JOMBANG, BeritaSiber.com – Presiden Prabowo Subianto menerima Kartu Anggota Nahdlatul Ulama (Kartanu) dalam acara penutupan Muktamar ke-35 Nahdlatul Ulama (NU) di Pondok Pesantren Bahrul Ulum, Jombang, Jawa Timur. Prabowo menyebut pemberian kartu tersebut sebagai sebuah kehormatan besar baginya.

Momen pemberian Kartanu berlangsung dalam rangkaian penutupan Muktamar ke-35 NU yang digelar di halaman Gedung Serba Guna (GSG) KH Hasbullah Said, Pondok Pesantren Bahrul Ulum. Prabowo tampak tersenyum saat menerima kartu tersebut dari jajaran pimpinan NU.

Scroll Untuk Lanjut Membaca

Kartanu diserahkan oleh mantan Ketua Umum Pengurus Besar Nahdlatul Ulama (PBNU) KH Yahya Cholil Staquf atau Gus Yahya, Ketua Umum PBNU terpilih KH Abdul Hakim Mahfudz atau Gus Kikin, Rais Aam PBNU terpilih KH Miftachul Akhyar, serta Ketua Panitia Muktamar ke-35 NU Saifullah Yusuf atau Gus Ipul.

Setelah menerima kartu tersebut, Prabowo sempat memperlihatkannya kepada para tamu undangan dan peserta muktamar. Presiden terlihat antusias dan beberapa kali mengangkat kartu tersebut di hadapan hadirin.
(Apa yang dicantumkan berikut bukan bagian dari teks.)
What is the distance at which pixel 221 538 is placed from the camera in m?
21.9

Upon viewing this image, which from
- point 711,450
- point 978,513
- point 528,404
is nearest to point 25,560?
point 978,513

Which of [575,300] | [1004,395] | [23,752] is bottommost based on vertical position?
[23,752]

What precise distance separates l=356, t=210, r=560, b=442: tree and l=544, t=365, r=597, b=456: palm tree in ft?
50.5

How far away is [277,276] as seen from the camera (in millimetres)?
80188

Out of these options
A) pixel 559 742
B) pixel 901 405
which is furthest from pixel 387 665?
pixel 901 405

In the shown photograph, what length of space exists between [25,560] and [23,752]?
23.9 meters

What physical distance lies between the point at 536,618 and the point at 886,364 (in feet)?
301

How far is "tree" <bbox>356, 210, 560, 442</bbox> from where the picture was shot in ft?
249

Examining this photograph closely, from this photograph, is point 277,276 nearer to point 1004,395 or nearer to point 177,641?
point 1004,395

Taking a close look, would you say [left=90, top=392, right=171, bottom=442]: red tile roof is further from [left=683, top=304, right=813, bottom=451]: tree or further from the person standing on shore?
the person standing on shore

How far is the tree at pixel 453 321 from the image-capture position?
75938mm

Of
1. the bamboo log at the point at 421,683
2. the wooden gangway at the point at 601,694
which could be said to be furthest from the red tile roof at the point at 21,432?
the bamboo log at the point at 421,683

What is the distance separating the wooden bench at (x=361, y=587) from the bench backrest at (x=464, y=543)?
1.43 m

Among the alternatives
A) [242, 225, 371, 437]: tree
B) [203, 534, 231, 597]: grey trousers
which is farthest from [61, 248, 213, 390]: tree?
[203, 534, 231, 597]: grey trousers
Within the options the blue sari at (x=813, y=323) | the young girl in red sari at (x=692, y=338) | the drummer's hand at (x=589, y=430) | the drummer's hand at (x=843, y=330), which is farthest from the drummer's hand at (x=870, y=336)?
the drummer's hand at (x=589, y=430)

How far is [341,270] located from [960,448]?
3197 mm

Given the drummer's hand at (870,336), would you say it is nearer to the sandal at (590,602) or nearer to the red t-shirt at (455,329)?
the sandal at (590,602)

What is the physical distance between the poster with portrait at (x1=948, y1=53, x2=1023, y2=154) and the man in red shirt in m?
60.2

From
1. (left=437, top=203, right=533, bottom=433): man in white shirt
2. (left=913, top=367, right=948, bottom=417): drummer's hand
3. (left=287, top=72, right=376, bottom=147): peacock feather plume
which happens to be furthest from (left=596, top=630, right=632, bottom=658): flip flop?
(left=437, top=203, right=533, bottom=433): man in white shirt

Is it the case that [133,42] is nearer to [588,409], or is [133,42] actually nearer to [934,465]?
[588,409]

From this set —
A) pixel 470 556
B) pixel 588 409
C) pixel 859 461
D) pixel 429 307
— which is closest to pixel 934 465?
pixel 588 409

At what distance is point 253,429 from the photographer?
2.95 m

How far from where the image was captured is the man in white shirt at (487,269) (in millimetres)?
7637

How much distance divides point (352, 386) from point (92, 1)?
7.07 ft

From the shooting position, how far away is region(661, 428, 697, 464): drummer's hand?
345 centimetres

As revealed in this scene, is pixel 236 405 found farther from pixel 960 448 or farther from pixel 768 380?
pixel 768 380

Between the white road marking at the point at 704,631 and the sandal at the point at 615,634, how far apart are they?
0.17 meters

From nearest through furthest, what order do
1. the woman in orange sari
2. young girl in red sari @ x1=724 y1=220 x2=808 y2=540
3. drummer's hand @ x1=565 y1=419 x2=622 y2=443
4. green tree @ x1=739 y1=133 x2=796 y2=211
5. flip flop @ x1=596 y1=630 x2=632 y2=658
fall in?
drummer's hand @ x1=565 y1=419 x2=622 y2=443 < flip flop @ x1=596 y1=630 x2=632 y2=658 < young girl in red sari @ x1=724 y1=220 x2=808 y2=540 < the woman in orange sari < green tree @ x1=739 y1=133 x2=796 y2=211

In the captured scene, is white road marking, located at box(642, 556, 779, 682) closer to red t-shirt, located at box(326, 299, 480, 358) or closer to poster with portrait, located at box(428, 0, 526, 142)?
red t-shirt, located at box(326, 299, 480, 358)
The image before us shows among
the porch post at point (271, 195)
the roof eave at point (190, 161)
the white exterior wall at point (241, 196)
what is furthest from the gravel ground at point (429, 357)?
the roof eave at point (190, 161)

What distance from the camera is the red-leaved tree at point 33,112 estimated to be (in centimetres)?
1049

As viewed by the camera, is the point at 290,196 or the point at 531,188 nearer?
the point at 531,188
Dalam pidatonya, Prabowo kemudian menyinggung pemberian Kartanu tersebut. Dia mengaku merasa terhormat mendapatkan kartu keanggotaan NU.

“Terima kasih, ini kehormatan besar bagi saya,” kata Prabowo dalam pidatonya.

Tidak hanya menyampaikan rasa terima kasih, Prabowo juga memperhatikan keterangan yang tercantum pada kartu tersebut. Dia menyebut status keanggotaan yang berlaku seumur hidup sebagai hal yang menurutnya menarik.

Prabowo kembali menunjukkan Kartanu yang baru diterimanya kepada hadirin. Dia kemudian mengungkapkan rasa terkejut sekaligus senang setelah mengetahui adanya keterangan mengenai keanggotaan seumur hidup.

“Dan ini di sini ada yang luar biasa lagi di sini, di bawahnya disebut anggota seumur hidup. Ini luar biasa ini,” ujarnya.

Pernyataan tersebut disambut suasana hangat dari para peserta yang hadir dalam acara penutupan muktamar.

Bagi Prabowo, pemberian Kartanu menjadi salah satu momen yang berkesan dalam kehadirannya di tengah forum besar organisasi Nahdlatul Ulama tersebut.